It was all going so well, up until 1830. A lawn was something that only the very richest man could afford, involving, as it did, small armies of swains with scythes and perhaps Capability Brown with a big pointy stick. The rest of us could lie back in the waist-high meadow grass and not worry until it was time for haymaking. And then, some berk invented the lawnmower and weekends were ruined for everyone.
Lawns-that is, areas of short grass maintained around a residential… oh, for heaven’s sake, you all know what a lawn is-are a British invention. They chime with our temperament: a desire to impose order even where it’s not particularly wanted; a quasi-national anthem about a green and pleasant land; an obsession with cricket, tennis and-Lord help us-golf; a vestigial but tyrannical class-structure simmering away only just below the surface. Oh, and far too much rain. The Spanish for lawn is, by contrast, unpronounceable even by Spaniards, because they are, in their mañana-ish way, simply not as bovvered. (It’s césped. Try saying that after a few cervezas).
Thomas Jefferson, the (very rich) American president, took the idea over to America at his estate at Monticello. Americans love lawns. The Great Gatsby sent his man over to mow that of Nick, the narrator of F. Scott Fitzgerald’s novel, because he felt that standards were slipping
So, when you eagerly seize your COUNTRY LIFE in order to drool at the property ads, spare a thought for the poor saps who have to maintain all those acres of desirable greensward. Which, in our household, is me.
Mowing the lawn, like dustbins, is one of those arenas of activity that feminism has conveniently forgotten. But, as we’re speaking in unforgivably broad generalisations, I’m a great believer in child labour. If you have access to a teenaged boy, bear in mind that they do love tractors. Ride-on mowers are a satisfying equivalent and, these days, their cutout mechanisms are pretty foolproof.
An adolescent lad will sit happily for hours, imagining himself as a slo-mo Jenson Button, while you sit back in your hammock with a Pimm’s. The scent of cut grass, at a reasonable distance, is one of the greatest pleasures that England has to offer. Oh, and one other thing. These days, we don’t bother about emptying the clippings. Apparently, it’s greener. Indelibly so.

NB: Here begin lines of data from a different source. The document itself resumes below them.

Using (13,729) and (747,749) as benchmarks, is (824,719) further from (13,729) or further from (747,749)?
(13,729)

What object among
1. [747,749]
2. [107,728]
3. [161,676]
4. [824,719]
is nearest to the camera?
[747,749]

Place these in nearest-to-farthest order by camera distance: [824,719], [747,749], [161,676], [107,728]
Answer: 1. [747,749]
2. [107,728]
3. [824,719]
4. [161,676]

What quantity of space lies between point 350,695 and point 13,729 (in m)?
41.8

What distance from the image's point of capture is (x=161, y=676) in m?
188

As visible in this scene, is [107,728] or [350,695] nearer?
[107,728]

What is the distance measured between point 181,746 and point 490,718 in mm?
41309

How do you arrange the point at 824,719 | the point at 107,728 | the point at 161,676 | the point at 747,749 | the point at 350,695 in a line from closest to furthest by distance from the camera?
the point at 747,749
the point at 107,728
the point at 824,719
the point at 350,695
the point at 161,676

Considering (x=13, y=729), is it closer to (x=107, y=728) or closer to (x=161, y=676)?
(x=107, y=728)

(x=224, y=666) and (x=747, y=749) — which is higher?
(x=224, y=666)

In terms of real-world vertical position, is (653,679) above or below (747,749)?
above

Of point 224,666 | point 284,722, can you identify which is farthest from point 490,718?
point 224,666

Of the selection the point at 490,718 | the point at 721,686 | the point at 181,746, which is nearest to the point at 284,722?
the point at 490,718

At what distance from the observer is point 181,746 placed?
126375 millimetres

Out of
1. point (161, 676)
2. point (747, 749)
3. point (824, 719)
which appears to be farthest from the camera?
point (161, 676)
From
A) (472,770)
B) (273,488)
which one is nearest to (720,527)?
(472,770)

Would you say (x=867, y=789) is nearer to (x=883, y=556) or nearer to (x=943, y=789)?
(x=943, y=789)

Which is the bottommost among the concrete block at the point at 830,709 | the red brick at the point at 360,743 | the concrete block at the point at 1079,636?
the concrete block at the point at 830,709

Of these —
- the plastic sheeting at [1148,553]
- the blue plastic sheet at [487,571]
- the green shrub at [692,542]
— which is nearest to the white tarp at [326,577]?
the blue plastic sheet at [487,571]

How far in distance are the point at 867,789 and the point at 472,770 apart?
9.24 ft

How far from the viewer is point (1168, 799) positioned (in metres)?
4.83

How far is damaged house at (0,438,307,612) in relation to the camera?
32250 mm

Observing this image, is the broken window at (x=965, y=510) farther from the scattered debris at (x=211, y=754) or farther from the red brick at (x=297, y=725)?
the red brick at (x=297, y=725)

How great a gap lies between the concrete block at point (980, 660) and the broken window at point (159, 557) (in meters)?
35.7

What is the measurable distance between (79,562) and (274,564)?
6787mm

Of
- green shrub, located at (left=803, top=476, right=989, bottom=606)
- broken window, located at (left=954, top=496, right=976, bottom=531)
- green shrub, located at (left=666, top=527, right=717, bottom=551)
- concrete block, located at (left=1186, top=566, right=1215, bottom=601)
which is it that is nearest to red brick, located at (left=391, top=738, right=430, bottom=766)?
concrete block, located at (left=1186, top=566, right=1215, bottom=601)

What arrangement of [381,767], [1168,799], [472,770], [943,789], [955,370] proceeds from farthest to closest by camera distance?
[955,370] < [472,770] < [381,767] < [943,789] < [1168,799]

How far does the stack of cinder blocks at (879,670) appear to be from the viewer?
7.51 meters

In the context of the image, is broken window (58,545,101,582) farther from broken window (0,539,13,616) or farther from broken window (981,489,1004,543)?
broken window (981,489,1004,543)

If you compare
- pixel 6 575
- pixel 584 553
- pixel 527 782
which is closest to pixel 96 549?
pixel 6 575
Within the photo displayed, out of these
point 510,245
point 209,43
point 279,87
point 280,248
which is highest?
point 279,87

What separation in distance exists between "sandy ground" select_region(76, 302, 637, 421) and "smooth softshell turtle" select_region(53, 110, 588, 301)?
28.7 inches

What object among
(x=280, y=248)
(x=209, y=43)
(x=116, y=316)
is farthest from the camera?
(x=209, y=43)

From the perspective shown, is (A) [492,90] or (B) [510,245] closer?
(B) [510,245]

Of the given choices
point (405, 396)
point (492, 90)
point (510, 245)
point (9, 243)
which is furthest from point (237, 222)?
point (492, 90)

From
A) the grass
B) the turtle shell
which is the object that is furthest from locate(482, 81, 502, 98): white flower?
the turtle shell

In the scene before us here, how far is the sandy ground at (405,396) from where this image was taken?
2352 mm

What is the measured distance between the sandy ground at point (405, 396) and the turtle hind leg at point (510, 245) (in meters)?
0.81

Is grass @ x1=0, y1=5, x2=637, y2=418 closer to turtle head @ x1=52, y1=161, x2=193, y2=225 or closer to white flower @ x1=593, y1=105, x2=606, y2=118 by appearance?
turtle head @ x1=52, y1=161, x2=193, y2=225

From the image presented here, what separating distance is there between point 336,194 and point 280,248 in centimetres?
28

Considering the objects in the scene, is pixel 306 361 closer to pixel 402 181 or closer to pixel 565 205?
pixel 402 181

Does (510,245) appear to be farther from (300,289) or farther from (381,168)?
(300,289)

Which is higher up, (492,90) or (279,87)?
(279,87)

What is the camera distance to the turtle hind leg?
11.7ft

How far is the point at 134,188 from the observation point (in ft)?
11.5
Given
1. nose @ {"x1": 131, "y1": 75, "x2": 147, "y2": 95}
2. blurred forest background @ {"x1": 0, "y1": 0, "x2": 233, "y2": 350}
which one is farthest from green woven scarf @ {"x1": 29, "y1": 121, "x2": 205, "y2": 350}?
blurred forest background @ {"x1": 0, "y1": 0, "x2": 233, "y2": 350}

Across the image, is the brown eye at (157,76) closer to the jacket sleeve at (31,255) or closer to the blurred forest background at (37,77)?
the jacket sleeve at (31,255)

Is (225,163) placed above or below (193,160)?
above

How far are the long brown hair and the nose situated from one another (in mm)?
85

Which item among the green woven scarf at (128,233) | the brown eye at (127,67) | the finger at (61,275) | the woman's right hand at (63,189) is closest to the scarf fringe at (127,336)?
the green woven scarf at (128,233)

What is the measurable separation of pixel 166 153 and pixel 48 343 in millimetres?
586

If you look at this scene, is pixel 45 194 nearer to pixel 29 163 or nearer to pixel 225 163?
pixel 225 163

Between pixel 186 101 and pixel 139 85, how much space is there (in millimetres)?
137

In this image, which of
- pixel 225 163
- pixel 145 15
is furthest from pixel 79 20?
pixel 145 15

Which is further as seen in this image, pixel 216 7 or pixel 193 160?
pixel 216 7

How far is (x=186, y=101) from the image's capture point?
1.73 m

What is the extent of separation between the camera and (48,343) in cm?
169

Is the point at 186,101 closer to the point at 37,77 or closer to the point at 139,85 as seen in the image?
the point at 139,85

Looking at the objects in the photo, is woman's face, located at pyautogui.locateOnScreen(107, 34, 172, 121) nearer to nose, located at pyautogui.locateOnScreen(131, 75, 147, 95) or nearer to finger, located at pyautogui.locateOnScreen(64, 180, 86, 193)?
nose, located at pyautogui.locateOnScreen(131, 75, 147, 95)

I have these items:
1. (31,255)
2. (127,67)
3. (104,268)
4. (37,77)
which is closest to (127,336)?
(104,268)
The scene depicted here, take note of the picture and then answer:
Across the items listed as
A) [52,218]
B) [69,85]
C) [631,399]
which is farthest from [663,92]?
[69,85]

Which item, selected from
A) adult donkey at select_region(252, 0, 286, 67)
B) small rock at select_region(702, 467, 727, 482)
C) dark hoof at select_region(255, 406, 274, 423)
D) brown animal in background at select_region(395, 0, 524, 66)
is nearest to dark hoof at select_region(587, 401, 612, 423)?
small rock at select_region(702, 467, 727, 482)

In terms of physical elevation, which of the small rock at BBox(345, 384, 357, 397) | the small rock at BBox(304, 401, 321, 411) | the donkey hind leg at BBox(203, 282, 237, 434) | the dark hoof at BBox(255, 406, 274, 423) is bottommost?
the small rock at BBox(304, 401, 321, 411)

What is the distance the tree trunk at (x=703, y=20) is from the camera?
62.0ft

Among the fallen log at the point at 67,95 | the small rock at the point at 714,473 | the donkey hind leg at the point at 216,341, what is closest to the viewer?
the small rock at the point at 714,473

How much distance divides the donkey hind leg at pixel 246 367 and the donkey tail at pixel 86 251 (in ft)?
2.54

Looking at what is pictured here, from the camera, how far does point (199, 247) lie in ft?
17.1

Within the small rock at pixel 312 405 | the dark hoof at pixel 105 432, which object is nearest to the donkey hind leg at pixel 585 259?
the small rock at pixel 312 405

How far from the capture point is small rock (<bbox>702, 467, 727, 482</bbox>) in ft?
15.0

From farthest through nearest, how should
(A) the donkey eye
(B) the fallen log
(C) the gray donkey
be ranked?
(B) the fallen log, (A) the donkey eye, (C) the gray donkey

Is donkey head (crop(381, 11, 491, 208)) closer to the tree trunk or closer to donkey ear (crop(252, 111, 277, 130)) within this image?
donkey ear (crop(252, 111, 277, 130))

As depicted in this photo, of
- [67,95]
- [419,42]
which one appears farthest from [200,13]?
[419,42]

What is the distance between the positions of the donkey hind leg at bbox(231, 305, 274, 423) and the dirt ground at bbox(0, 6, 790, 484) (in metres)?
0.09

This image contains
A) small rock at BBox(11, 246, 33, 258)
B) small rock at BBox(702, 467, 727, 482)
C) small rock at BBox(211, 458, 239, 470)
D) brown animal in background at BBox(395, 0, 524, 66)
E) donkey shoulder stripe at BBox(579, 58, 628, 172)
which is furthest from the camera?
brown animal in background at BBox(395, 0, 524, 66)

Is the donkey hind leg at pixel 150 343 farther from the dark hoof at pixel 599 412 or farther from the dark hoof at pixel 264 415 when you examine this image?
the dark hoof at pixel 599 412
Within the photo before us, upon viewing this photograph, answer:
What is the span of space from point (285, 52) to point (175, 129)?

‘Lawn striping,’ reads a typical online advice site, ‘is an excellent way to set your lawns apart from the competition and have a lawn that everyone admires.’ Hang on. The competition? You see now why I feel beleaguered? ‘If you are serious about striping, it is important to know that all lawn stripers are not created equal.’ I can’t bear it. (There then follow instructions more complicated than those for knitting a Fair Isle sweater.)
We can send probes to Pluto. We can make microchip circuits such that angels dance on pinheads. Can we manufacture a motor mower that starts reliably first time? Can we heck! Now, we understand why turf was once referred to as the sod.
The dog owner
Whose policies are time-consumingly preserved simply in order that their beloved pet has somewhere to do its business. Out with the pooper-scooper in their dressing gowns in all weathers. The trouble is that dog pee leaves huge unsightly patches of dead growth in your back garden. Or your rear urea area, as the Spanish wouldn’t attempt to say.
Or, as the Daily Mail once put it, ‘The Antichrists of gardening’. I, by contrast, have a lot of sympathy for these folk. In Notting Hill nowadays, Astroturf is practically de rigueur. Artificial grass, spurred on by the football industry, is much less scratchy than it used to be. It’s even porous, so that dogs can, er, use it.
Arabella may be but three years old, but Arabella’s Daddy is even now weeding and levelling and re-seeding from dawn until dusk, in anticipation of the marquee that will destroy, in the space of one afternoon, a quarter-century of labour.
The wildflower-meadow enthusiast
Have you sent off to Kew for your free packet of wildflower seeds? Done as The Prince of Wales and Miriam Rothschild exhorted you to? Scattered your campion and your meadowsweet as lovingly as Shakespeare’s Perdita? Sit back then and relax. Only for a bit, mind. There’ll be a nightmare of thistles and brambles with which to wrestle, really quite soon.
We can be strangely self-punitive, we Britons. We build sandcastles, knowing that the tide will come back in. We enter the Eurovision Song Contest. We spend Saturdays creating perfection and then, after Sunday lunch, play polo on bicycles on the lawn.
The A&E casualty victim
My uncle, a Cornish GP, used to delight me with the anecdote of a patient who was using an electric hover-mower while wearing sandals. His big toe flew so high up into the air that a seagull swooped and made off with it.
This, I have discovered, is the only way forward. Treat the ride-on as your me-time.
No one can talk to you above the noise of the engine. No one can criticise you for the hours you’re spending avoiding other chores. Think of it as men regard their club, their shed or their salmon beat. Don’t even curse whoever it was who left the croquet hoops out for you to deal with. Just take your time.